Given entries ->
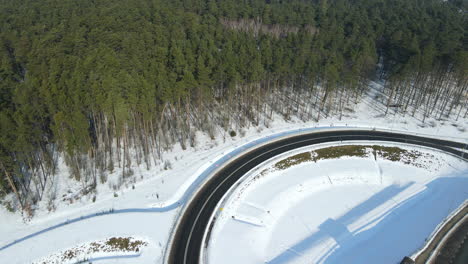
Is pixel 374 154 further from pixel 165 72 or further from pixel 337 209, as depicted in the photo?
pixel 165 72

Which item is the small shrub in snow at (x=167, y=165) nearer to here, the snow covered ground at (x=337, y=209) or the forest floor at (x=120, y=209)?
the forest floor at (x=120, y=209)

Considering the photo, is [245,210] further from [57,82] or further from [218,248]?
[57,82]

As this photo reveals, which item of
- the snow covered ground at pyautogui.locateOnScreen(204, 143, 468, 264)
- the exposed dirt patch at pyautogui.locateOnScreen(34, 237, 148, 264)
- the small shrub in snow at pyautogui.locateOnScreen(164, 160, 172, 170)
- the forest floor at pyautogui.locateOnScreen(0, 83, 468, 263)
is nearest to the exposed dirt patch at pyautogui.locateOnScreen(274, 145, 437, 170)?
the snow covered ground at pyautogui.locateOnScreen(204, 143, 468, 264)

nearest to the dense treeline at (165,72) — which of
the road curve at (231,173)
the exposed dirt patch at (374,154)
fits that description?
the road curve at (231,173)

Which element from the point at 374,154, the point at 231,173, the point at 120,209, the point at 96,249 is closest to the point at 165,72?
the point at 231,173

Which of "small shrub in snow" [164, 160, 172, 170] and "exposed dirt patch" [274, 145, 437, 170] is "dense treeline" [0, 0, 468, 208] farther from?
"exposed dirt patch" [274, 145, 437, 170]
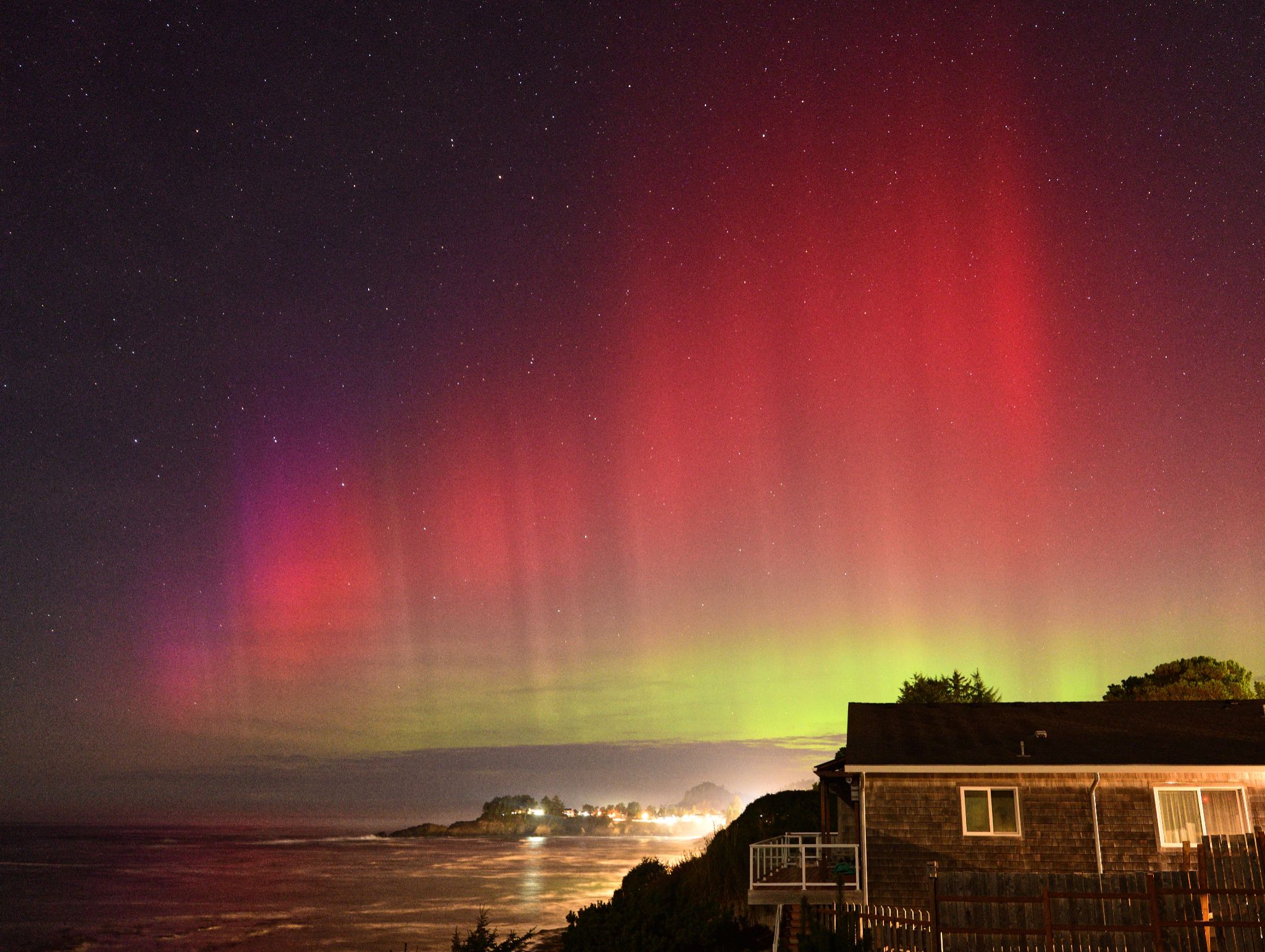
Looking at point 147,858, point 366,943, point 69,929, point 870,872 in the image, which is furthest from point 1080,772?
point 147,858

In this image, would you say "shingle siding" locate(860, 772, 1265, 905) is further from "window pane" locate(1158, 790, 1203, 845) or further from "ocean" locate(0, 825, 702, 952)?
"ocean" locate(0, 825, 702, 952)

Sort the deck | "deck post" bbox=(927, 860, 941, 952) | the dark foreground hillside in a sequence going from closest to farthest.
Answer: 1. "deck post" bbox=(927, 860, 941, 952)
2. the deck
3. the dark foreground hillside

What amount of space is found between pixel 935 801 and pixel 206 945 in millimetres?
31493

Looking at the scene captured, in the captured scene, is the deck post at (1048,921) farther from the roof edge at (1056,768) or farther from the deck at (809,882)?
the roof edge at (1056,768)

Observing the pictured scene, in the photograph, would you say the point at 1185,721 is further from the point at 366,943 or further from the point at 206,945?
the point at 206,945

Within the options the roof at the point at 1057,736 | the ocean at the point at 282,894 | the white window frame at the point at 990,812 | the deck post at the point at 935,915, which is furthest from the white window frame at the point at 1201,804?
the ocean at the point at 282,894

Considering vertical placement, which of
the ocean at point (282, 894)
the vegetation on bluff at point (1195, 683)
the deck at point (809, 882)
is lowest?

Your objective ->
Copy all of the lines above word for word, but leave out the pictures.

Result of the exercise ->
Is pixel 374 154 further from pixel 165 72 or further from pixel 337 209, as depicted in the photo?
pixel 165 72

Which item is the small shrub in snow at (x=167, y=165) nearer to here, the snow covered ground at (x=337, y=209) or the forest floor at (x=120, y=209)?
the forest floor at (x=120, y=209)

Considering the photo, is [245,210] further from [57,82] or further from [218,248]?
[57,82]

As this photo reveals, which item of
- the snow covered ground at pyautogui.locateOnScreen(204, 143, 468, 264)
- the exposed dirt patch at pyautogui.locateOnScreen(34, 237, 148, 264)
- the small shrub in snow at pyautogui.locateOnScreen(164, 160, 172, 170)
- the forest floor at pyautogui.locateOnScreen(0, 83, 468, 263)
is nearest to the exposed dirt patch at pyautogui.locateOnScreen(274, 145, 437, 170)?
the snow covered ground at pyautogui.locateOnScreen(204, 143, 468, 264)

nearest to the dense treeline at (165,72) — which of
the road curve at (231,173)
the exposed dirt patch at (374,154)
fits that description?
the road curve at (231,173)

Which element from the point at 374,154, the point at 231,173, the point at 120,209, the point at 96,249 is closest to the point at 165,72?
the point at 231,173

Which of "small shrub in snow" [164, 160, 172, 170] and "exposed dirt patch" [274, 145, 437, 170] is "dense treeline" [0, 0, 468, 208] farther from?
"exposed dirt patch" [274, 145, 437, 170]
Looking at point 147,858, point 366,943, point 69,929, point 870,872 in the image, which is furthest from point 1080,772?
point 147,858

In this image, would you say "shingle siding" locate(860, 772, 1265, 905) is further from "window pane" locate(1158, 790, 1203, 845) or further from "ocean" locate(0, 825, 702, 952)?
"ocean" locate(0, 825, 702, 952)

Sort the deck | "deck post" bbox=(927, 860, 941, 952) | the dark foreground hillside in a sequence going from closest to farthest.
Answer: 1. "deck post" bbox=(927, 860, 941, 952)
2. the deck
3. the dark foreground hillside

What amount of space is found between pixel 935 801 and pixel 206 945 in millimetres?
31493

Looking at the scene captured, in the captured scene, is the deck post at (1048,921) farther from the roof edge at (1056,768) or farther from the deck at (809,882)?
the roof edge at (1056,768)

Observing the pictured scene, in the photograph, would you say the point at 1185,721 is further from the point at 366,943 or further from the point at 206,945?
the point at 206,945

Within the options the roof at the point at 1057,736 | the ocean at the point at 282,894 | the white window frame at the point at 990,812 | the deck post at the point at 935,915, which is furthest from the white window frame at the point at 1201,804?
the ocean at the point at 282,894

Considering vertical placement, which of
the ocean at point (282, 894)
the vegetation on bluff at point (1195, 683)
the deck at point (809, 882)
is lowest?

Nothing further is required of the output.